Official Perspective: A Vision for the Future
When asked about the philosophy behind this hire, Kaushik Mahorker emphasizes the practical nature of the work. "You will not spend months optimizing one narrow model in isolation," he states. Instead, the engineer will experience the full lifecycle of a product: from the ingestion of messy, disparate data sets to the deployment of production-grade systems, and finally, witnessing the tangible impact on a brand’s bottom line.
The vision is for the Founding Engineer to have a seat at the table where the company’s technical trajectory is decided. This is a role for a builder who wants to point to a specific feature, a specific ranking algorithm, or a specific automation loop and identify it as the reason why Wildcard wins in the marketplace.
Implications for the Future of Retail
The launch of Wildcard’s platform and the search for this founding engineer have broader implications for the future of the internet economy:
- The Death of Traditional SEO: As AI agents become the primary gatekeepers of consumer intent, the historical reliance on keywords will diminish. Companies that fail to adapt their data structures to be "agent-readable" risk disappearing from the digital shelf.
- The Rise of Agentic Attribution: The industry is currently struggling with "black box" discovery. If an AI agent recommends a competitor’s product, the brand needs to know if it was due to a data deficiency, a pricing error, or a sentiment misalignment. Wildcard’s focus on attribution is the first step toward bringing transparency to this ecosystem.
- The New Engineering Stack: The role highlights a shift in what companies value. It is no longer enough to be a "backend" or "frontend" engineer. The new gold standard is the "Applied ML Engineer"—someone who understands the infrastructure of software, the logic of business, and the nuance of machine learning, all under one roof.

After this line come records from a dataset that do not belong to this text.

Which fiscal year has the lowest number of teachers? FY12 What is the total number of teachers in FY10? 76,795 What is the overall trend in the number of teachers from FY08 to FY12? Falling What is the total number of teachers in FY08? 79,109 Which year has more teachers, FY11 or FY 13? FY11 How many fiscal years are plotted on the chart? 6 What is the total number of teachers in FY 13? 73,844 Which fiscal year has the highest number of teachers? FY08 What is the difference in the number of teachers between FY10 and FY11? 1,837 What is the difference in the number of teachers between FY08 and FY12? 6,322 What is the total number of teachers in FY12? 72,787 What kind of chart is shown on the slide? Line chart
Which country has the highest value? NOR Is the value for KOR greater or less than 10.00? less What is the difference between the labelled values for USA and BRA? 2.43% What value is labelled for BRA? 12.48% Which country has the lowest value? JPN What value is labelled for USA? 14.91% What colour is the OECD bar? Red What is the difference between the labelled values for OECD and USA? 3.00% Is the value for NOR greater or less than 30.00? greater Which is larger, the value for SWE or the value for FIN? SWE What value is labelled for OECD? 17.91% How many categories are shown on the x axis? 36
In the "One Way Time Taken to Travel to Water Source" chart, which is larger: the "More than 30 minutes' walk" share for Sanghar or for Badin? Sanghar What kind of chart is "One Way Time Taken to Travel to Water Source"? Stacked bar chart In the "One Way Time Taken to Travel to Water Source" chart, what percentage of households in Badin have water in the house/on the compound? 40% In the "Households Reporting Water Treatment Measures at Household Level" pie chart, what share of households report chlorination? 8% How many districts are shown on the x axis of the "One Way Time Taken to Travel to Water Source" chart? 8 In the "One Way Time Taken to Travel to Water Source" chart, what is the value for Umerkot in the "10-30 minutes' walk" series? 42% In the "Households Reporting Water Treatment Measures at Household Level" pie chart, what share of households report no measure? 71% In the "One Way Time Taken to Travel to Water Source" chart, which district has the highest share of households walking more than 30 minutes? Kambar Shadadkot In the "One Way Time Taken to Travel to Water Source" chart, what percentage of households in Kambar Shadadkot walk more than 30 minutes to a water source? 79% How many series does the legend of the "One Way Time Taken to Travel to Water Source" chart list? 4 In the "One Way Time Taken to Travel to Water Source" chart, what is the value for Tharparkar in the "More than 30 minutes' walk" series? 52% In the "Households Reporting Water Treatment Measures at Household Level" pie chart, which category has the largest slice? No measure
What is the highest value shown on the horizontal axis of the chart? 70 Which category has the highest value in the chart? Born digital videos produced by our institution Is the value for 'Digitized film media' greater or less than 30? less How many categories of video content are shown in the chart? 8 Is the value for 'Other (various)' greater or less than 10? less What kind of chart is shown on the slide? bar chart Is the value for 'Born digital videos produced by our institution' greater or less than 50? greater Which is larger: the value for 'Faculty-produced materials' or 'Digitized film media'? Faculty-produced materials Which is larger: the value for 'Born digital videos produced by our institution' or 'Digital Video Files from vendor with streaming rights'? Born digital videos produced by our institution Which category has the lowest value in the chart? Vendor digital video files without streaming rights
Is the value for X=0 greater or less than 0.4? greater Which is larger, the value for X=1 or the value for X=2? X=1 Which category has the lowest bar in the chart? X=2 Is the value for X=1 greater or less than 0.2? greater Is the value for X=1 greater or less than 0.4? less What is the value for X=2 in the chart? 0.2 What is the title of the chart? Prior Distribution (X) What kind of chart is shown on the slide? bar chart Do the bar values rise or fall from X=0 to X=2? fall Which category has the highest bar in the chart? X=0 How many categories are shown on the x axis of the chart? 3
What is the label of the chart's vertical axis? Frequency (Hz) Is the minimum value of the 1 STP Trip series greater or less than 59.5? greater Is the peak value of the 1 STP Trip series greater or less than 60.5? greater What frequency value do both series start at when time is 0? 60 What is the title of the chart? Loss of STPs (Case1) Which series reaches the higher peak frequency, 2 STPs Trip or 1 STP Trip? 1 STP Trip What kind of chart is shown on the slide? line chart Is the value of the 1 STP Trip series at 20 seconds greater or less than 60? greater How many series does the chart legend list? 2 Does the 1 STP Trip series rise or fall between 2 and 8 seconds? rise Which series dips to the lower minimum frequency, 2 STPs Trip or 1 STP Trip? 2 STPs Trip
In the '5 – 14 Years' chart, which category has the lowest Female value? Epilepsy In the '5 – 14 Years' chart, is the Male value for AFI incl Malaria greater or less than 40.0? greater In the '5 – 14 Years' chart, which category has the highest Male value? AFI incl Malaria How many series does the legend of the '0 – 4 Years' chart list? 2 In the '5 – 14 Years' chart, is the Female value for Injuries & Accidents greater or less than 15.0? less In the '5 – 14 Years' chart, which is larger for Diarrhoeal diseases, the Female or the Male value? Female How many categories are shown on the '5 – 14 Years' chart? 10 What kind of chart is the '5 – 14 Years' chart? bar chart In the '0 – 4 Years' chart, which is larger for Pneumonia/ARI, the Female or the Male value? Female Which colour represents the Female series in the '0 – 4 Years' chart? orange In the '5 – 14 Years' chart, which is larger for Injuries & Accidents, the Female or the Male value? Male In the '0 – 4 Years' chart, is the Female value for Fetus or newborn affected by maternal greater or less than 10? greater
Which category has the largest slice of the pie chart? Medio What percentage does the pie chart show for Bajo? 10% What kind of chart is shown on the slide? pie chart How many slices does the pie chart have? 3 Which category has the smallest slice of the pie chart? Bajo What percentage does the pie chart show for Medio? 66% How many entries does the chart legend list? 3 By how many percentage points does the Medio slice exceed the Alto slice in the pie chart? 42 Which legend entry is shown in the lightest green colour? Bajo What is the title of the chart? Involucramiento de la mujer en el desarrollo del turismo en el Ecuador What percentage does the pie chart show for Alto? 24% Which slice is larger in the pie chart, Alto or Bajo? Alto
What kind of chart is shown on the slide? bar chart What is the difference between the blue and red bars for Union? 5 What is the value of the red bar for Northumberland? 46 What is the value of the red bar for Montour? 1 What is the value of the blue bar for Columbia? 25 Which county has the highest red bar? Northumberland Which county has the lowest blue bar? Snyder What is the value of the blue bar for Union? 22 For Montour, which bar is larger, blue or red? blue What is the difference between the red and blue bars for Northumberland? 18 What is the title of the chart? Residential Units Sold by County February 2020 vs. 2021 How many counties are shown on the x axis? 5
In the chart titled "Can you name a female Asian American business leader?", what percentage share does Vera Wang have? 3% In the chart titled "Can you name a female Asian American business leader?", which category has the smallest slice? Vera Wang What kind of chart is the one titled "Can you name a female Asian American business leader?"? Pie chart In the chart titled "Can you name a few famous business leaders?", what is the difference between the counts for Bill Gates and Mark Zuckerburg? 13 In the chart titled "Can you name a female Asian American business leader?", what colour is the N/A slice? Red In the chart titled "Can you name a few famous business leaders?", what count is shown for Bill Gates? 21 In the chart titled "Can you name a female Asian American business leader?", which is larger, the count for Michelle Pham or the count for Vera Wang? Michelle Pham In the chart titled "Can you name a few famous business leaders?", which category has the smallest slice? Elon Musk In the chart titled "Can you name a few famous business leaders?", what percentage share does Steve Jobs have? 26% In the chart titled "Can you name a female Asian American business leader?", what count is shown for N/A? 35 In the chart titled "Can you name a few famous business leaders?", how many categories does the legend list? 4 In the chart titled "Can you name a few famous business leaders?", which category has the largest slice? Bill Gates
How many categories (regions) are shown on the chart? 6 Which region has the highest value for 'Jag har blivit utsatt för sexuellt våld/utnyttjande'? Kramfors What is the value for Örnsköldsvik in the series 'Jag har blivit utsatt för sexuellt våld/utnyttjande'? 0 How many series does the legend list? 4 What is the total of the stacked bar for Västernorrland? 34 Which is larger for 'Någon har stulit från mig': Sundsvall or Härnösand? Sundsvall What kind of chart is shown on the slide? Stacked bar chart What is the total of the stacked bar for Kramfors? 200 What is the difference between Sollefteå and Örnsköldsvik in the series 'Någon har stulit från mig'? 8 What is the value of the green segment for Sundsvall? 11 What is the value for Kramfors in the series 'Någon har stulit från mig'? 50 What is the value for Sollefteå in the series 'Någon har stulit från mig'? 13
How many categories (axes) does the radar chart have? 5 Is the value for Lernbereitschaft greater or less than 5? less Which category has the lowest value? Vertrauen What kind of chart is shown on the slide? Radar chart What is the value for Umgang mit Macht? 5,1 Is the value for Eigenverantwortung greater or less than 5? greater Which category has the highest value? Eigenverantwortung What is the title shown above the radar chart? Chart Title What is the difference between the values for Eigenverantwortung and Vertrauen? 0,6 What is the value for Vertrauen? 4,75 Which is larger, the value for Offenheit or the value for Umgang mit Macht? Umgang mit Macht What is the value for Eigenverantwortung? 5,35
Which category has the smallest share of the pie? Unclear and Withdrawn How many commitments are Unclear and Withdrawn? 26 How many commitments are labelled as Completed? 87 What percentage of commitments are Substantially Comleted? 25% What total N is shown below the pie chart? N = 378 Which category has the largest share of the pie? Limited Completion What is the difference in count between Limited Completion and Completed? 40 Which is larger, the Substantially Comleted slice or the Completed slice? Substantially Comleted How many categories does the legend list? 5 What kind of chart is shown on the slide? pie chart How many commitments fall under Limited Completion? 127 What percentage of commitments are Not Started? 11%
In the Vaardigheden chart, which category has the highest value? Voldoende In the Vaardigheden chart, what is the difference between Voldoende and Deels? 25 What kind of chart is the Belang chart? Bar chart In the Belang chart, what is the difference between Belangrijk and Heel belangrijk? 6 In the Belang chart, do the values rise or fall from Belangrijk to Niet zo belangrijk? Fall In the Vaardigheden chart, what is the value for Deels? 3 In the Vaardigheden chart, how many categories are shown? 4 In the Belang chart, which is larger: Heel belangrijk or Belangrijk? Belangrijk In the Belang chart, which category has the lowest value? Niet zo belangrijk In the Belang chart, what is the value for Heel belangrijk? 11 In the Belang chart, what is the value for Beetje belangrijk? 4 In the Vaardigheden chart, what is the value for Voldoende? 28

As Wildcard continues its rapid ascent, the hiring of this founding engineer will be a critical inflection point. The individual who steps into this role will not only be building a platform; they will be setting the standards for how retail brands interact with the artificial intelligence that is increasingly defining our commercial reality. The opportunity is not just in writing code—it is in building the infrastructure for the next generation of global commerce.